Short task 1:
In the essay on negative feelings and inner light, restate the paragraph beginning "We are born with a certain fundamental knowing" more briefly, keeping its main facts.
Short task 2:
Write the next few paragraphs of the essay on negative feelings and inner light, following on from its last sentence.

Excerpt:
- - -

Let the Light Shine In...
or... Why You Absolutely, Positively Do NOT Want to Push the Negative Away

The Crack

I love the Leonard Cohen line from his song Anthem:

"There is a crack in everything... that's how the light gets in..."

But there’s something more.

That crack is actually where the light shines from. I’ll take it even further: that negative feeling is the light inside of us struggling to get out.

And if we simply “get rid of” the negative feeling, we lose our access to that light.

That's a problem!

Keyhole

Let's take a closer look.

We are born with a certain fundamental knowing of how things should be. What do I mean by that? I mean such fundamental things as: a baby is born ready to be nourished, held and loved. When that is provided, the right next developmental steps occur in the baby’s life – Baby thrives.

When that is wholly absent, life comes to an end. When it is partially there, life limps along as best it can.

- - -

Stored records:
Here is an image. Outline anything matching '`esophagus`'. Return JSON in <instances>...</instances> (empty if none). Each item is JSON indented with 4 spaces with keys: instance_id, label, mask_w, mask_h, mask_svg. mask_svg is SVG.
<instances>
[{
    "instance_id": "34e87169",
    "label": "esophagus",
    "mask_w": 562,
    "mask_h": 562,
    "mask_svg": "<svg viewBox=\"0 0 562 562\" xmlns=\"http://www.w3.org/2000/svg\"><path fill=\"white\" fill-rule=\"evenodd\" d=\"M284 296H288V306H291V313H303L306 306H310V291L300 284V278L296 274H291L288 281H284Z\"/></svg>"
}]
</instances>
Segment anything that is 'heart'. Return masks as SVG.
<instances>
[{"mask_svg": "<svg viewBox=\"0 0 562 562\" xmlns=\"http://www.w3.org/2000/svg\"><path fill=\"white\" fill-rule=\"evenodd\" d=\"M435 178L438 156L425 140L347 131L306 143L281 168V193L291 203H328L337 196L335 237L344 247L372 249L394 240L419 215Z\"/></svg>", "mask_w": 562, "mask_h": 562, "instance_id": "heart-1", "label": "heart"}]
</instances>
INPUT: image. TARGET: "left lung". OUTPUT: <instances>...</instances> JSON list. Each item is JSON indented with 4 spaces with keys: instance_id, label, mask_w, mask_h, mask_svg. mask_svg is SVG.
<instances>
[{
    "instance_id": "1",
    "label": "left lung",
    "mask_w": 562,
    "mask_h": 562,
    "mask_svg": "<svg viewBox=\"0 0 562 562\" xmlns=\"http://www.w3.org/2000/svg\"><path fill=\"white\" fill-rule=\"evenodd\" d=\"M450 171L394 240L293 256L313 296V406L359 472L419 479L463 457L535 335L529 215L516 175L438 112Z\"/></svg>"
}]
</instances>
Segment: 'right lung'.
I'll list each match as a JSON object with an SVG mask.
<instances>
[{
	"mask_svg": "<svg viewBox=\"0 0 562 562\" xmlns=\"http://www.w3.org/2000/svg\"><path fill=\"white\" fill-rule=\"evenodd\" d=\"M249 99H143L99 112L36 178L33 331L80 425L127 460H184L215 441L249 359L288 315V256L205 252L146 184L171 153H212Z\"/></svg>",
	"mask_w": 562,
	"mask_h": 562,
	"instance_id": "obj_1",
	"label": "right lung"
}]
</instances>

- - -

Exercise output 1:
We are born knowing how things should be. For example, a baby arrives ready to be nourished, held and loved, and when it gets these, its development proceeds properly and it thrives.

Exercise output 2:
My mentor Ann Weiser Cornell gives a poignant example: A girl reaches for her father's love, and it is not there. What is implied in a child’s reaching for love is that there is someone to reach back and meet it with love. So what happens when what is implied does not come?

The painful, unfulfilled and unfulfilling reaching continues. A reaching that appears as compulsive good behavior. Or as compulsive achievement. Reaching. Reaching.

Alternatively, there is a turning away from the pain of that reaching: “Who needs love? Love is just a lie, anyway. Achievement is enough. Money is enough. Being alone is enough.”

Somehow, relationships never work out. Perhaps there is a chronic anger. A chronic sadness. A chronic sense of disappointment. A chronic sense of emptiness.

What was implied so long ago remains unmet. There is a sense that something is missing. There is a hole here.

This is the crack.

But where’s the light?

Before answering that, another question:

What is the core reason that an initial need remains unmet in our lives for years, for decades, with no relief in sight?

What happens is that we make every effort to avoid the experience of the crack. In the case of very early disconnects, we actually structure much of our lives around avoiding the experience of this crack.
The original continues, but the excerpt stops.